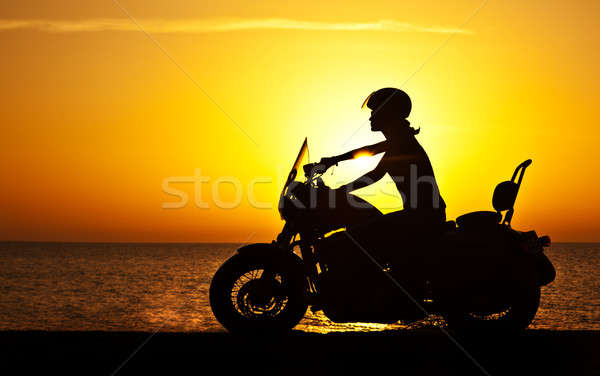 Woman biker over sunset  Stock photo © Anna_Om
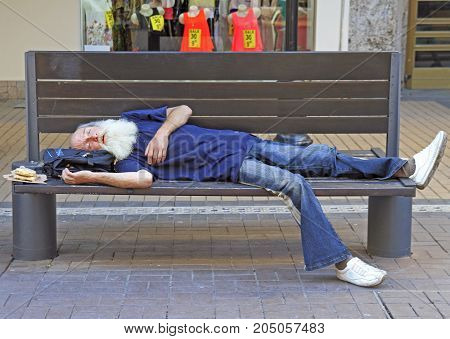 Old Man Is Sleeping On A Bench Outdoor In Sofia, Bulgaria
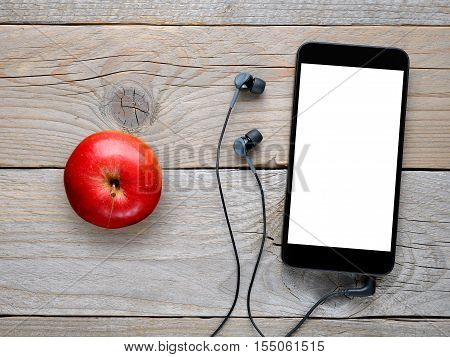 Smartphone with headphones and red apple on wooden table top view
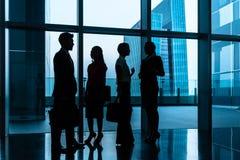 Grupp av affärsfolk som står i lobby eller korridor arkivbilder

INSTRUCTIONS TO FOLLOW ->
A verbatim transcription of the listing is expected, with no pictures included.

SOLUTION BELOW ->
 Woman biker over sunset  Stock photo © Anna_Om
 Old Man Is Sleeping On A Bench Outdoor In Sofia, Bulgaria
 Smartphone with headphones and red apple on wooden table top view
 Grupp av affärsfolk som står i lobby eller korridor arkivbilder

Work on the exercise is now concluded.